Americans are becoming "primed" for heroin addiction through the growing use and abuse of prescribed opioid painkillers, the Centers for Disease Control and Prevention reported Tuesday.
CDC Director Dr. Thomas Frieden said there's an incorrect perception that reducing opioid-painkiller prescriptions leads to a rise in heroin addiction. Both drugs are “essentially the same chemical” and have the same effect on the brain, but the street price of heroin has been about five times less than the price of opioids.
“It's heartbreaking,” Frieden said of the resurgence of injected drugs.
The CDC issued a Vital Signs report Tuesday that compares heroin trends from 2002 through 2013.
There were 8,257 heroin overdose deaths in 2013, nearly four times the rate in 2006. It remained relatively flat at 0.7 per 100,000 deaths between 2002 and 2006, but rose to 1.4 in 2011 and then 2.7 in 2013.
The use of heroin among males ages 12 and older has increased 50% from 2.4 per 1,000 people between 2002 and 2004 to 3.6 between 2011 and 2013. Use of among females increased 100% between those periods, rising to 1.6 per 1,000.
There are about 500,000 heroin addicts in the U.S., according to the CDC, and the number of overdose deaths in 2013 means about 1 in 50 of them are dying, which Frieden called a “remarkably high proportion.”
Ninety percent of heroin abusers use at least one other drug, and Food and Drug Administration Senior Adviser Christopher Jones said that at least one other drug contributed significantly to 59% of the heroin overdose deaths in 2013.
The CDC reported that people who abuse or are dependent on opioid painkillers are 40 times more likely to also abuse or be dependent on heroin.
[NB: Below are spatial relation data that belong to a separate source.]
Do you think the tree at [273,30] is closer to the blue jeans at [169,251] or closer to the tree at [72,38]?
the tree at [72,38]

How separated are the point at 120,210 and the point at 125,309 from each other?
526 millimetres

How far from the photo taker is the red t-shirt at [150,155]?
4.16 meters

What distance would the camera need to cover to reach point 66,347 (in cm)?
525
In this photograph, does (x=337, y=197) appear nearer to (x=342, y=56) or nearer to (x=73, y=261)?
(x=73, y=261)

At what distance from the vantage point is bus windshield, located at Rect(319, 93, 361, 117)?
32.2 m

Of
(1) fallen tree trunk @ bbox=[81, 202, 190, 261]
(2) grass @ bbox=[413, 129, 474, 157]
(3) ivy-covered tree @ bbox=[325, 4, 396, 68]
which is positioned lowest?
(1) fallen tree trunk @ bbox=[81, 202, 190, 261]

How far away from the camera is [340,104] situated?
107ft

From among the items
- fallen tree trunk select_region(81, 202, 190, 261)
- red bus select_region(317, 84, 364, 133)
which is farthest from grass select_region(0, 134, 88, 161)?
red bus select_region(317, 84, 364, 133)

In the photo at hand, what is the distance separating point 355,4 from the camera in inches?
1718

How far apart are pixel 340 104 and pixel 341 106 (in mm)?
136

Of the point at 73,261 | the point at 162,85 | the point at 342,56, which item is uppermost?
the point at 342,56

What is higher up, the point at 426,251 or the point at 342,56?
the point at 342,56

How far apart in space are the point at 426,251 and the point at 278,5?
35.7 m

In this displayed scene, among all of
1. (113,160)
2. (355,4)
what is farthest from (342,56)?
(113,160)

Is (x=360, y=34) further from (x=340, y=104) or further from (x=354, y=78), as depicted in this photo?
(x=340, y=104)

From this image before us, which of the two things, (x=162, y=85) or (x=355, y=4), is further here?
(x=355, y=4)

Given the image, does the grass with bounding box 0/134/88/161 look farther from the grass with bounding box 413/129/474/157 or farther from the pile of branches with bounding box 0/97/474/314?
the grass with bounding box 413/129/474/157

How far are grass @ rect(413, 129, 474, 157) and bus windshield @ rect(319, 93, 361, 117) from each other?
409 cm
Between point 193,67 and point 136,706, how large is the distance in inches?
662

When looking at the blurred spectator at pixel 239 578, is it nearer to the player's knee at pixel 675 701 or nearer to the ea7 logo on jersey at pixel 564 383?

For other drugs, the correlation was much smaller. Cocaine addicts and abusers were 15 times more likely to abuse or be dependent on heroin. For marijuana, it was three times more likely. And, for alcohol, it was two times more likely.
The good news, Frieden said, is that treatment works—but it requires a society-wide effort.
States need to improve prevention and treatment, and make overdose intervention drugs such as Narcan (or naloxone) more widely available. In New Jersey, several hospitals provide free Narcan to police departments so officers have the drug when they encounter someone suffering an overdose.
Healthcare providers, the CDC said, should follow best practices for opioid prescribing. This includes asking patients about past drug and alcohol abuse prior to opioid prescribing, and prescribing at the lowest-effective dose with the minimum quantity needed.
Frieden said the consequences of inappropriate prescribing and addiction are “quite palpable,” but stressed that improving prescribing is part of the solution and not a root cause of the increase in heroin use. There also needs to be increased use of electronic prescription monitoring, he said, and law enforcement needs to make heroin less available, which would drive up the price.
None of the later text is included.